- Church: Episcopal Church
- Diocese: Upper South Carolina
- Elected: 1922
- In office: 1922–1938
- Successor: John J. Gravatt
- Previous post: Coadjutor Bishop of South Carolina (1921-1922)

Orders
- Ordination: September 1903 by Ellison Capers
- Consecration: January 20, 1921 by William A. Guerry

Personal details
- Born: October 1, 1877 Greenville, South Carolina, United States
- Died: August 27, 1938 (aged 60) Flat Rock, North Carolina, United States
- Buried: Trinity Episcopal Cathedral (Columbia, South Carolina)
- Denomination: Anglican
- Parents: James Alexander Finlay & Marian Ponsonby Gun
- Spouse: Lucy Reed
- Children: 5

= Kirkman G. Finlay =

American bishop

Kirkman George Finlay (October 1, 1877 - August 27, 1938) was the first bishop of the Episcopal Diocese of Upper South Carolina.
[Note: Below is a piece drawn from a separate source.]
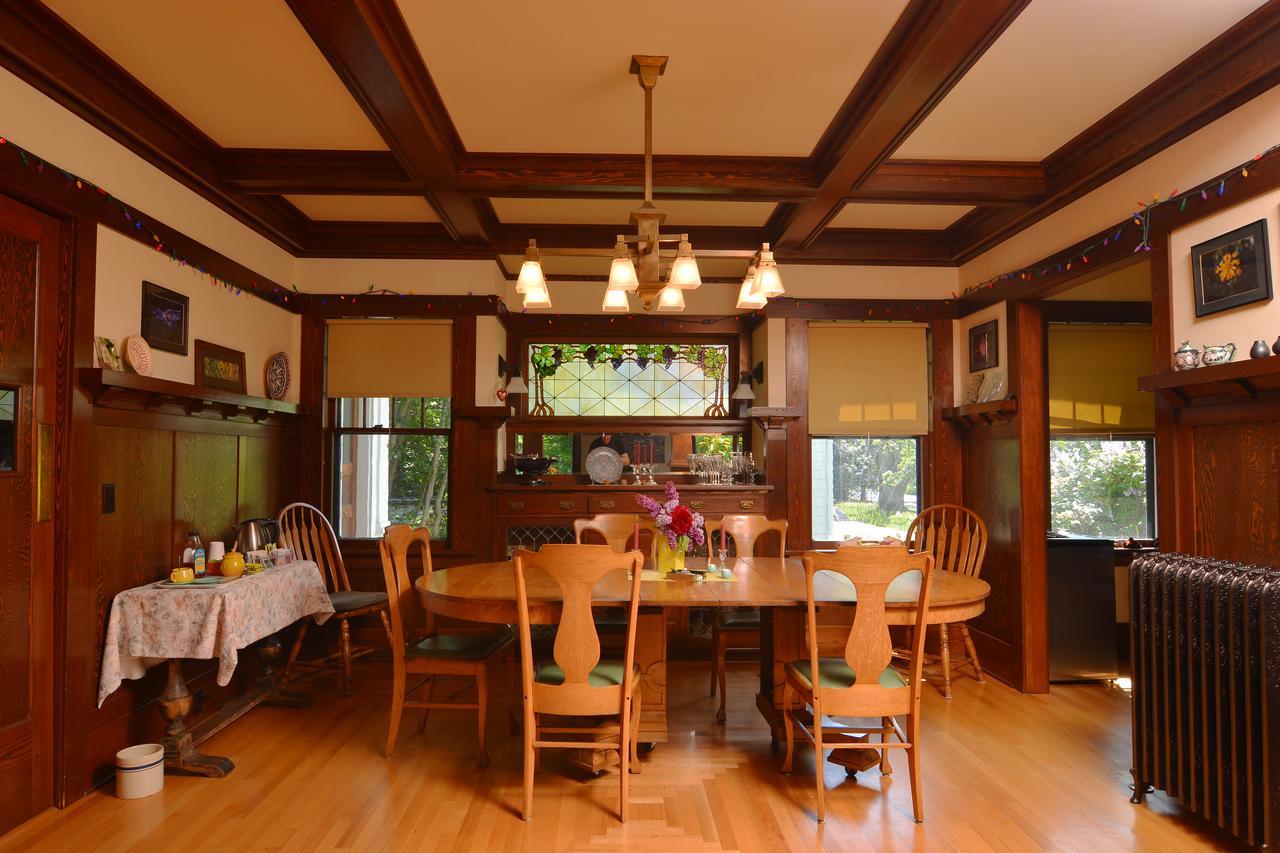 Blossom'S Bed And Breakfast Missoula Eksteriør billede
==Background and early ministry==
Kirkman George Finlay was born on October 1, 1877, to James Finlay and Marian Ponsonby Gun. A few years prior to his birth, Finlay's family came to South Carolina from Scotland by way of Canada. Within months of arriving in Greenville, five of the eight Finlay children died of diphtheria. James Finlay was financially well-off and, "as a gentleman farmer", operated a farm in Greenville named The Cedars.
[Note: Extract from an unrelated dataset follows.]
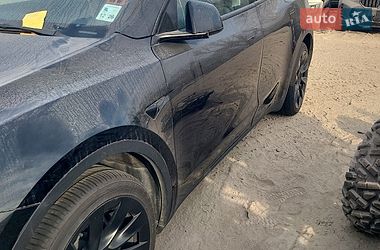 Внедорожник / Кроссовер Tesla Model Y 2023 в Запорожье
Finlay attended a private school in Greenville, and later attended Furman University, receiving a Bachelor of Literature degree in June, 1899.

Finlay's older brother, John, had studied for the ministry and had been ordained to the diaconate, but died before he could be ordained to the priesthood. Soon after his graduation from Furman, Finlay left for Sewanee. While at Sewanee, during the summer of 1901, Finlay met his future wife, Lucy Reed of St. George; they married on April 22, 1903, in Clemson, South Carolina. Finlay's first cure was Holy Trinity, Clemson; additionally, Finlay was responsible for St. Paul's, Pendleton; Ascension, Seneca; and St. John's, Walhalla. The couple's first son, James Alexander Finlay, was born in 1906, but died in October, 1907.

Finlay was called as rector of Trinity Church in Columbia in 1907; he remained there for thirteen years. During his time at Trinity Church, he helped move the parish away from the renting of pews as a source of income, and instituted "the Every Member Canvass as the chief source of parish support". In June, 1918, Finlay was granted a leave of absence to serve in France with the YMCA; he served for a total of seventeen months. Finlay returned from France in 1919, and was active politically when social justice concerns were debated in the state legislature.

In 1920, Finlay was elected bishop coadjutor of the diocese, and he ended his term as rector of Trinity Church on December 31 of that year. He was consecrated bishop on January 20, 1921, by Bishops Williams Alexander Guerry (South Carolina, and acting for the Presiding Bishop), Frederick F. Reese (Georgia), and Joseph B. Cheshire (North Carolina).

==Episcopacy==
As bishop coadjutor of the Episcopal Diocese of South Carolina, Finlay was responsible for the Piedmont region of the state. The diocese was divided in October 1922, and he became bishop diocesan of the Episcopal Diocese of Upper South Carolina.

During the 1920s and 1930s, Finlay was responsible for many endeavors to create churches and schools for African Americans. In 1928, he became Chairman of the Board of Trustees of the Voorhees Normal and Industrial School for Negroes at Denmark, South Carolina. By 1934, all but the two South Carolina dioceses afforded African Americans representation with a vote in diocesan affairs, and Finlay was working hard to change this; though the change was not approved in the 1934 diocesan convention, it was approved in the 1947 diocesan convention.

Finlay was one of the church leaders instrumental in the creation of the Kanuga Conference Center in the late 1920s and early 1930s.

Finlay died at Kanuga on August 27, 1938. He is buried in the churchyard of Trinity Episcopal Cathedral, Columbia, SC.